AS of last June, the inflation rate was 5.2 percent, the highest in five years, according to the Philippine Statistical Authority. Socio-economic Planning Secretary Ernesto Pernia said the government expects the inflation to peak in the third quarter of this year and taper off by October.
By the government’s own estimate, we can expect consumer prices to continue rising until next month – and that is the optimistic estimate that may not be shared by many economists. Because TRAIN 1 – the government’s major tax program that went into effect at the start of this year – is about to be followed by TRAIN 2.
The government billed TRAIN 1 as a way to lower the income taxes of ordinary employees from 31 to 25 percent. This was widely welcomed, for 31 percent was obviously unfair to ordinary employees; it was the same tax rate being paid by millionaires.
But TRAIN 1 also provided for several ways to raise government revenue, including imposing excise taxes on diesel and other fuels, which raised transportation costs for all consumer goods as well as passenger fares. It raised the tax on coal, which was good for the environment, but may soon raise electric power bills as coal is still the principal fuel for our electric power plants. It increased the tax on sweetened beverages, which was welcomed by health officials as sugar causes obesity, but it reduced the business of sari-sari store owners.
Somehow, these various taxes, in combination with rising global oil prices and the drop in the value of the Philippine peso, caused consumer prices to rise – inflation, to use the term of economists. Pernia expects the prices to keep rising until September, and taper off by October, but that sounds more like a hope than an expectation.

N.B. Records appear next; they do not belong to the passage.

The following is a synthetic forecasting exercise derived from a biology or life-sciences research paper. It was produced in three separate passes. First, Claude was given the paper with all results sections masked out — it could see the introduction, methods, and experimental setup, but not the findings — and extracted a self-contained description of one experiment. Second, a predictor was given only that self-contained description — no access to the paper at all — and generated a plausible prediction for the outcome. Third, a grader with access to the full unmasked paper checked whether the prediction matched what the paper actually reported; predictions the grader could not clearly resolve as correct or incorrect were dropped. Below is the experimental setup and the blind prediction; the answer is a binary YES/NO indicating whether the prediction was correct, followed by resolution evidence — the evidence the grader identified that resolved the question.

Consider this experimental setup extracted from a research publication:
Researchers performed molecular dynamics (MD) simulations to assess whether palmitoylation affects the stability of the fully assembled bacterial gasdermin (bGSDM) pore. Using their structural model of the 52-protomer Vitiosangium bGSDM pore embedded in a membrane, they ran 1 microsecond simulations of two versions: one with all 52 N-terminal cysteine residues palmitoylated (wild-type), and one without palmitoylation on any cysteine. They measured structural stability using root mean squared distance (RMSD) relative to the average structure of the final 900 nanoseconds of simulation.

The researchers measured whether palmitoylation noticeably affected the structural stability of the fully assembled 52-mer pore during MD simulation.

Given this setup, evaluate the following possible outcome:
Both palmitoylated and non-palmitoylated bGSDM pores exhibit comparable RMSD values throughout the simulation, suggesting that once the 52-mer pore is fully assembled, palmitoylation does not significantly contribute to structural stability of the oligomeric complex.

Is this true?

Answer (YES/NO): YES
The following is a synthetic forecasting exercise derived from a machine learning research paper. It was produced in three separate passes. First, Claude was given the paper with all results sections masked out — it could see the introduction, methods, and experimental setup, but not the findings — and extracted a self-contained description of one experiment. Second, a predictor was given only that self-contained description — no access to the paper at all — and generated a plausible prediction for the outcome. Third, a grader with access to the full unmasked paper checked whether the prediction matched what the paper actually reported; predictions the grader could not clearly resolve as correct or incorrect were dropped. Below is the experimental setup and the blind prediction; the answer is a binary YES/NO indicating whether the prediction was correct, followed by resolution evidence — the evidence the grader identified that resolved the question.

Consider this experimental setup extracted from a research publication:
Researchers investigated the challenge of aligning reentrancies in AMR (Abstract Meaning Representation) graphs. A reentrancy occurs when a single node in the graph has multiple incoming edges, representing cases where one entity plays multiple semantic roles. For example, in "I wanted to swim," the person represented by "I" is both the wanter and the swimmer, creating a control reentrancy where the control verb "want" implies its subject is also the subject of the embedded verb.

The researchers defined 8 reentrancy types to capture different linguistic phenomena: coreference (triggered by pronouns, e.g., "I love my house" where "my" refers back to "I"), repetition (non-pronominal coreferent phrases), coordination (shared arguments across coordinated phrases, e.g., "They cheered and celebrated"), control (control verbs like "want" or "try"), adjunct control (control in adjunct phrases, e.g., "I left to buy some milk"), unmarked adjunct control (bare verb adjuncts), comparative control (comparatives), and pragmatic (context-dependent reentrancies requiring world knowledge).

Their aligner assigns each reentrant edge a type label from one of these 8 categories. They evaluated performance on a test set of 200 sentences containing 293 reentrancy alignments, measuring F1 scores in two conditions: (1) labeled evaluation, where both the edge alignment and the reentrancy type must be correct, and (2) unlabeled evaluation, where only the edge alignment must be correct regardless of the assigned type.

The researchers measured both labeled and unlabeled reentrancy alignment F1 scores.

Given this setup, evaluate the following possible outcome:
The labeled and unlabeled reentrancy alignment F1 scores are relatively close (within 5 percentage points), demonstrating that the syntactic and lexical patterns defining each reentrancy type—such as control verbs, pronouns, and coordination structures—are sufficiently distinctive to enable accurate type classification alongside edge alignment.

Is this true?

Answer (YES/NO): NO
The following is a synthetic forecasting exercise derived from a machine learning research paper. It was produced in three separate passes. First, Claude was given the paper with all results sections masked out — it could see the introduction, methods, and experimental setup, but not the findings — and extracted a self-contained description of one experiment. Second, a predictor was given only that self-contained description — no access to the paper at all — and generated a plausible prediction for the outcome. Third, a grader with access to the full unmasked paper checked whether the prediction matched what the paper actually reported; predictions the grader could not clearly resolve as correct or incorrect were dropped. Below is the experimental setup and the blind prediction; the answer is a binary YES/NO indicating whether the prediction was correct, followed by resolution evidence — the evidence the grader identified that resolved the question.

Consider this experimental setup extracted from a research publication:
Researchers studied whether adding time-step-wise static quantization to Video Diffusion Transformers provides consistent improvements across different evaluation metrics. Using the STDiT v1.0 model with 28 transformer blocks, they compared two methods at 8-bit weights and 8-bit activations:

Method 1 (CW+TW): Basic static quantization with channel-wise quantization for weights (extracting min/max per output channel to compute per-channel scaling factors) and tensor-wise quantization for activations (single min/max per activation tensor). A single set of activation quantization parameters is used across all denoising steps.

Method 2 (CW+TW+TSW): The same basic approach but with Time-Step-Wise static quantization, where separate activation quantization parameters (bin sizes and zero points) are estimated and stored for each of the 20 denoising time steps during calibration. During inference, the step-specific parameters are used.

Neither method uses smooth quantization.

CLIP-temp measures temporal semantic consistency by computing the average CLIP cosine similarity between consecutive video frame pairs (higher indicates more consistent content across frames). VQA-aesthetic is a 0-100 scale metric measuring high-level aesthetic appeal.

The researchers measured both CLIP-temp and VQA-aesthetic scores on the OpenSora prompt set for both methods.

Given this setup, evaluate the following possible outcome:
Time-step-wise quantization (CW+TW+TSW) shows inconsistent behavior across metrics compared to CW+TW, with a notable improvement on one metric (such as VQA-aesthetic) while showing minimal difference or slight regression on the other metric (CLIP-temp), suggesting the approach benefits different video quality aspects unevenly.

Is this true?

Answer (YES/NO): NO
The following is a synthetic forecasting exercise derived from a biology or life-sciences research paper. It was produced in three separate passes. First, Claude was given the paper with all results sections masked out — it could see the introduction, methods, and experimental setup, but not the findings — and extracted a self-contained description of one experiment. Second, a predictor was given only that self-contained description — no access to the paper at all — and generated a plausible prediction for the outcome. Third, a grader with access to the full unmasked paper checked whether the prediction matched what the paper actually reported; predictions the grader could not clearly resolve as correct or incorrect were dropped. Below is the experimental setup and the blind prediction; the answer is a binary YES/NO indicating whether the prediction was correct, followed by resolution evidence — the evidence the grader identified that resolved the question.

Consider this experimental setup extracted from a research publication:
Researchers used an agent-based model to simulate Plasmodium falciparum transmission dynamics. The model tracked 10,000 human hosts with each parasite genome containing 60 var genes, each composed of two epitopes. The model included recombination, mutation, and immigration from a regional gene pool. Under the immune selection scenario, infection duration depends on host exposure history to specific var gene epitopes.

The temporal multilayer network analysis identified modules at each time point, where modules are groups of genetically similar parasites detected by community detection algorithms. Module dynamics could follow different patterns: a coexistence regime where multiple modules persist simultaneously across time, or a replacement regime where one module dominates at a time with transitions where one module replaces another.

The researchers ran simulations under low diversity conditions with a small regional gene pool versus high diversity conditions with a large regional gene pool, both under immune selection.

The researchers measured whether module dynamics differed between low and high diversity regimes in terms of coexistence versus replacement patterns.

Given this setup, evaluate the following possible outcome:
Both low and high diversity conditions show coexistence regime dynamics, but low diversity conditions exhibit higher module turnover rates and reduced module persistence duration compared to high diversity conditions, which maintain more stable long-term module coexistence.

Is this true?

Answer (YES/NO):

And now comes TRAIN 2, which the government bills as lowering corporate income taxes from 30 percent to 25 percent. As in TRAIN 1, the government seeks to get back lost tax revenue by ending scores of incentives to companies that it has given over the years. There are today about 315 laws granting these protection incentives and some of them really need to be ended as 57 percent are no longer in the infancy stage.
But the other 43 percent are companies, many of them located in our free-trade zones, providing employment to many Filipino workers and producing consumer and export products that boost the national economy. These are foreign firms that could easily move to other countries if they now lose their present tax incentives.
In the House of Representatives, the Committee on Ways and Means has already approved TRAIN 2 in principle, but in the Senate, the bill is not a priority as there are fears that it may further boost the ongoing inflation.
We can understand the administration’s need to raise revenues to fund the massive infrastructure program it plans for the next four years, “Build, Build, Build.” It has also lost in a Supreme Court decision which requires it to give billions of pesos more to local governments as part of their Internal Revenue Allotments. And now there is the new Bangsamoro Autonomous Region of Muslim Mindanao which will need considerable funding to launch.
There are thus so many things to consider. But we hope the national government’s economic planners will also give due consideration to the common ordinary Filipinos who have already been hit by TRAIN 1 and may need a respite before they are again affected by TRAIN 2.